Local council leaders are calling for greater powers to police lorry weight restriction bans in villages.
The Local Government Association's (LGA) call follows a recent series of accidents involving HGVs in small rural settlements.
It said that some lorry drivers are setting their journey planners to travel through villages, regardless of whether a weight restriction ban is in force or not.
This behaviour is "bringing bedlam" across such rural communities, the association claimed.
Police sometimes lack the manpower to enforce the restrictions outlawing HGVs of a stipulated width or weight from travelling along several minor roads.
The LGA would like to see powers already devolved to local councils in London and Wales extended to others, in the event of truck drivers ignoring the law to roll-out throughout the country.
The association cited three recent examples where accidents resulted from lorry drivers flouting the laws.
One trucker had to sleep inside his lorry for three evenings after a faulty sat-nav led him astray down a tight Ivybridge country lane near the Devon city of Plymouth.
A tractor eventually came to the stuck lorry driver's rescue.
Another trucker brought down power lines after ploughing into properties in Uffculme, the sleepy Devonian village, in the middle of the night. The driver reportedly misjudged a small street in his articulated lorry.
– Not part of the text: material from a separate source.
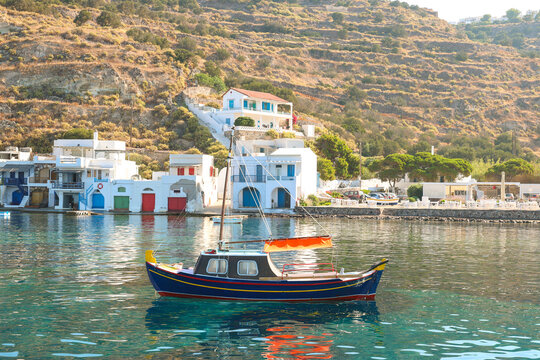 A boat floats in front of colorful syrmata boathouses of Klima line the Aegean shoreline on Milos, Greece, creating a vibrant and historic fishing village scene along the bright Mediterranean coast.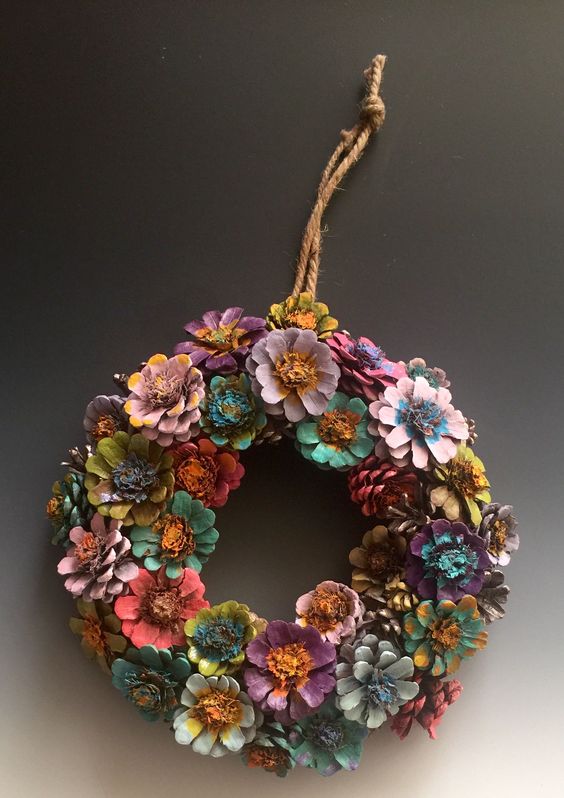 Awesome pinecone flower wreath.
One Bulgarian HGV driver wrapped his truck into a tree in the Kent village of Iwade. A translator and a quartet of police officers were required to resolve the situation.
Peter Box, transport spokesman for the LGA, said measures should be taken straight away to prevent more such incidents from happening.
He said "irresponsible" lorry driving was helping to visit "bedlam" upon smaller countryside communities.
He said that local councils require tougher powers as soon as possible.
At the moment, they are attempting to act with their hands tied behind them, while doing everything in their power, the expert warned.
Lorry speed limits for vehicles over 7.5 tonnes, including their load, throughout Wales and England were raised to 50mph from 40mph on single carriageways in April.
The limit also jumped to 60mph from 50mph on dual carriageways. Road safety groups criticised the moves.